The Library of Infinities

The key is to remember each gallery exactly …

Two hours ago, Markel had no intention of stuffing a librarian in an empty closet. That the library contained empty closets at all seemed odd to them. Still, they weren’t about to question the floor plan of what Professor Burlish described as an endless and expanding labyrinth. Then there was this: the two crisp stacks of hundreds pressed in their hoodie pocket. Twenty-thousand dollars in total.

Unsettled by the brutal act of knocking out a librarian with a sizable Aramaic tome, they leaned against the door and tried to calm their pounding heart. It had to be done. In no subtle terms, the old librarian had threatened to drag them back to the lobby to be dealt with by Reception.

Because Markel did not possess a library card.

Markel breathed four seconds in, four seconds out.

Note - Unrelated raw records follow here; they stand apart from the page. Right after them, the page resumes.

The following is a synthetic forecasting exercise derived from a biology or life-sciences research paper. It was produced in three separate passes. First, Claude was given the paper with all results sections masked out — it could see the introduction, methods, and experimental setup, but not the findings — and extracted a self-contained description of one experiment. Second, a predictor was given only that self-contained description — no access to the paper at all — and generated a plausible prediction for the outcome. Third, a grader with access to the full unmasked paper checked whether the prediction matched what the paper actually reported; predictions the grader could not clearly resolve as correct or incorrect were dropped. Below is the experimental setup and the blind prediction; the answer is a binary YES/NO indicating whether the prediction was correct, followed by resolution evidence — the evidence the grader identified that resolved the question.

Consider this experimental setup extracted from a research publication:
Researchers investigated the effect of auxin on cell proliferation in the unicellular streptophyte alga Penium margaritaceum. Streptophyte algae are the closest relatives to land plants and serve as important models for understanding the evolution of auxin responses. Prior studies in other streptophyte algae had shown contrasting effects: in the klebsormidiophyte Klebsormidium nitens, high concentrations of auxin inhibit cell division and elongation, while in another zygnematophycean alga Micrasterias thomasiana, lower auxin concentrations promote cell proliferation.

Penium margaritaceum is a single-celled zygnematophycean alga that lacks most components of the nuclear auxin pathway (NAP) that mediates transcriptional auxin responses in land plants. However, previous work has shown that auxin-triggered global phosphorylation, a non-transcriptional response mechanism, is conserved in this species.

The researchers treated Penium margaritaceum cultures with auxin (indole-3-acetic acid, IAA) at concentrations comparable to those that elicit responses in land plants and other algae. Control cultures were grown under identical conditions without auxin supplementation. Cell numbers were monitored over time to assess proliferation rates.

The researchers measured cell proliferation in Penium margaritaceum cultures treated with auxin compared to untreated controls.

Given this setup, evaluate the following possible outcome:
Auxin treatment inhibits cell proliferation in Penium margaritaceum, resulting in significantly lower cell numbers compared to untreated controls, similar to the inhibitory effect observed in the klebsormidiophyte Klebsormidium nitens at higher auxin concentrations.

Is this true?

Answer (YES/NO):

Again and again. Each breath chipped away at the rising panic that threatened to wash over them, but even after they pushed away from the door, their chest remained tight.

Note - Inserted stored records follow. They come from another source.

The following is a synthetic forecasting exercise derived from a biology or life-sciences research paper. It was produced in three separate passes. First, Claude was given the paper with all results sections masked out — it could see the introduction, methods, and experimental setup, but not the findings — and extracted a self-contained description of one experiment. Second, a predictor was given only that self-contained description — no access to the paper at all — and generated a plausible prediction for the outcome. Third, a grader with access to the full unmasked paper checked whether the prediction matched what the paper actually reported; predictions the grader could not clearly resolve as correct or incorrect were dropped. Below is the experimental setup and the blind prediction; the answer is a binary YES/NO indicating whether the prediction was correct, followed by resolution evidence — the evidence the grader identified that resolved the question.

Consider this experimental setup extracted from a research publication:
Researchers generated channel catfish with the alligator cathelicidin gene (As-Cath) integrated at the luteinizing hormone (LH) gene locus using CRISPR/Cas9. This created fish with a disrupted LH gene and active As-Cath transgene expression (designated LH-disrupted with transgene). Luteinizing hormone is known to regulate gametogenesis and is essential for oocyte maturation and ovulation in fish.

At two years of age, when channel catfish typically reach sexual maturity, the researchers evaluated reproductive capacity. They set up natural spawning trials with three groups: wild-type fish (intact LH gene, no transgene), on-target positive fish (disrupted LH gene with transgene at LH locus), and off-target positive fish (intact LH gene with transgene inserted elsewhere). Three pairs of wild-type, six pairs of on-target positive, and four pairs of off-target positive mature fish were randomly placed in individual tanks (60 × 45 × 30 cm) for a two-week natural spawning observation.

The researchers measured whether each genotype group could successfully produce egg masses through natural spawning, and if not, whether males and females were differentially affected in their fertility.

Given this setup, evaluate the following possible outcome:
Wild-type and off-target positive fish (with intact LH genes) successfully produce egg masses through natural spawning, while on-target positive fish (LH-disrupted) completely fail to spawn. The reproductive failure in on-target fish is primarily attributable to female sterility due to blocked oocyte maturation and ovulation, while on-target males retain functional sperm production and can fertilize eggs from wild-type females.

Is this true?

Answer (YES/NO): YES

“You can do this, Markel,” Professor Burlish had said. “The key is to remember each gallery you pass through. Exactly.”

That was why she had chosen them. Markel Rose’s memory drank in the world and cataloged each exacting detail with unfailing accuracy. Summoning a memory, however, required a strange rush they had never been able to describe. Their eyelids would flutter while they raced through a blur of images, sounds, scents, textures, emotions. All of it would converge into a precise, single memory as clear as the present moment. And then, snap! Markel would return to the now, shuddering and breathless with a thousand sparkling details bursting behind their eyelids.

They did not enjoy it.

The hallways between galleries unnerved them because none contained differences. Each had an empty closet just big enough to stash an unconscious librarian. Across from that was the same painting: a man overlooking the sea with a cane in hand. Markel could not surmise why the Order of Librarians chose this specific painting, but it appeared without fail in each hallway.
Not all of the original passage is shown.